Reati tributari e articolo 131-bis c.p.: la rilevanza dell’integrale o parziale adempimento del debito tributario anche attraverso un piano rateale (di Riccardo Radi)

La Cassazione sezione 4 con la sentenza numero 14073/2024 ha stabilito che in tema di reati tributari, tra le condotte susseguenti al reato suscettibili di valutazione ai fini dell’applicabilità della causa di non punibilità per la particolare tenuità del fatto ex art. 131-bis cod. pen., come novellato dal d.lgs. 10 ottobre 2022, n. 150, rientra l’integrale o parziale adempimento del debito tributario, anche attraverso un piano rateale concordato con il fisco o l’adesione a provvedimenti relativi alla “rottamazione” delle cartelle esattoriali.

==================================================

__Istruzione scritta A__.
Ricopia fedelmente dal testo sui reati tributari il brano che comincia con le parole contenenti "Reati tributari e" e finisce con "(di Riccardo Radi)".
__Istruzione scritta B__.
Nel testo sui reati tributari, quale decreto legislativo ha modificato l'art. 131-bis del codice penale?
Il materiale qui non ha alcun ruolo.

==================================================

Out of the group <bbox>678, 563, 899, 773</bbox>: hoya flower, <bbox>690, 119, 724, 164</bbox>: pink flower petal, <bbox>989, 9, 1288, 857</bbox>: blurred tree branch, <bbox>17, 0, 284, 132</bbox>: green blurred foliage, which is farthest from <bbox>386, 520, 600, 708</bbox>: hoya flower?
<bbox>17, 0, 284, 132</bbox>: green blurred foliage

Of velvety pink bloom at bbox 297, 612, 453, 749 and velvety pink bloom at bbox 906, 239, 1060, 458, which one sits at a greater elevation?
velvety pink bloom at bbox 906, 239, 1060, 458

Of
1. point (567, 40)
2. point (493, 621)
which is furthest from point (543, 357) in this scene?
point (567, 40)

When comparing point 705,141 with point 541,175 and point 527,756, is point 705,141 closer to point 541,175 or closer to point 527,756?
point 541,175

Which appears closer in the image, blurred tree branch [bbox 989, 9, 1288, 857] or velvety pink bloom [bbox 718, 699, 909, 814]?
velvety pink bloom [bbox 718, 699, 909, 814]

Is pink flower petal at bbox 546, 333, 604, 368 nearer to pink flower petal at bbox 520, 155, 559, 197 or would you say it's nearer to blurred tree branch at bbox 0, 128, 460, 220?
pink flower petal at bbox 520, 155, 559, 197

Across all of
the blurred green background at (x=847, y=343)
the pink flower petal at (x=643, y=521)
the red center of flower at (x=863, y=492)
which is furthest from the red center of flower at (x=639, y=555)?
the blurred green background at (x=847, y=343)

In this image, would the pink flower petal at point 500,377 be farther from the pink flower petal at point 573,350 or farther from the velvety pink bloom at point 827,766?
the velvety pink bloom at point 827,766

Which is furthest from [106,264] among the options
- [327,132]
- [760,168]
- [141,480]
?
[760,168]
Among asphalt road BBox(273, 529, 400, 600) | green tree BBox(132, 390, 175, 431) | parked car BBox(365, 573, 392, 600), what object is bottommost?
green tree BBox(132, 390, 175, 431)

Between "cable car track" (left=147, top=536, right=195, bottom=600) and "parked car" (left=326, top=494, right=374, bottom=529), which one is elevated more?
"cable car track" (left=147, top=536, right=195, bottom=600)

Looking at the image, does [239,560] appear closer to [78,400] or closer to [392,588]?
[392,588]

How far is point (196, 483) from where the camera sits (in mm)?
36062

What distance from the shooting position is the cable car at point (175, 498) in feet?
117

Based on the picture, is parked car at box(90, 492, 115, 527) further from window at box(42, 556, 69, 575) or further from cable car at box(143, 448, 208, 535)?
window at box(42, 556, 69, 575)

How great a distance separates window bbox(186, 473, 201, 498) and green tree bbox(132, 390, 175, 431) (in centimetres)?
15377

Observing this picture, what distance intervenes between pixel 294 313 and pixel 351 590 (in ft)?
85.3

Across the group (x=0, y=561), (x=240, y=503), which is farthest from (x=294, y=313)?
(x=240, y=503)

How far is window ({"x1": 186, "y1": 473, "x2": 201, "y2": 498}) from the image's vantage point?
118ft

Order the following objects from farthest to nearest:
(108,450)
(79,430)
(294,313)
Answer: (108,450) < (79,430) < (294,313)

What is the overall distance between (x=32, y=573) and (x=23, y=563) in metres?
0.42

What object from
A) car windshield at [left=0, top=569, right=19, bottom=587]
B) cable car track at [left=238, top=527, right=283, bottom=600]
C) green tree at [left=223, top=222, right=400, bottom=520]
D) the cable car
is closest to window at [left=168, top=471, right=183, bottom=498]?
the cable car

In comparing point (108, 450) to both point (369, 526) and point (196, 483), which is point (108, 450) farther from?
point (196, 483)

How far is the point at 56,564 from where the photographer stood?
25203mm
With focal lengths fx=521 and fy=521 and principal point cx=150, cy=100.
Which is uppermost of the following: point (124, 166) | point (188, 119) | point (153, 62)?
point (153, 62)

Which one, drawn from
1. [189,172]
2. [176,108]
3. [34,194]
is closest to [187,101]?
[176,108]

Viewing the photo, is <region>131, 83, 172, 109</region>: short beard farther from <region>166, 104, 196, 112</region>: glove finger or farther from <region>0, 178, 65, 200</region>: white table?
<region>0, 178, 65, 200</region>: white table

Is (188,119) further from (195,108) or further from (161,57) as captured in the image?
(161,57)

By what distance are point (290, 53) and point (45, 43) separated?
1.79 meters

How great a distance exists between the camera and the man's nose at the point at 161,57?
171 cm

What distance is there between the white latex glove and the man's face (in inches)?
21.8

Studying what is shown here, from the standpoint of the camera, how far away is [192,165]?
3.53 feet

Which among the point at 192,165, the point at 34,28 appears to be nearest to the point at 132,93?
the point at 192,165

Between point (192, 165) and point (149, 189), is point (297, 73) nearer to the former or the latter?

==================================================

__Soluzione completa A__.
Reati tributari e articolo 131-bis c.p.: la rilevanza dell’integrale o parziale adempimento del debito tributario anche attraverso un piano rateale (di Riccardo Radi)

__Soluzione completa B__.
Il d.lgs. 10 ottobre 2022, n. 150.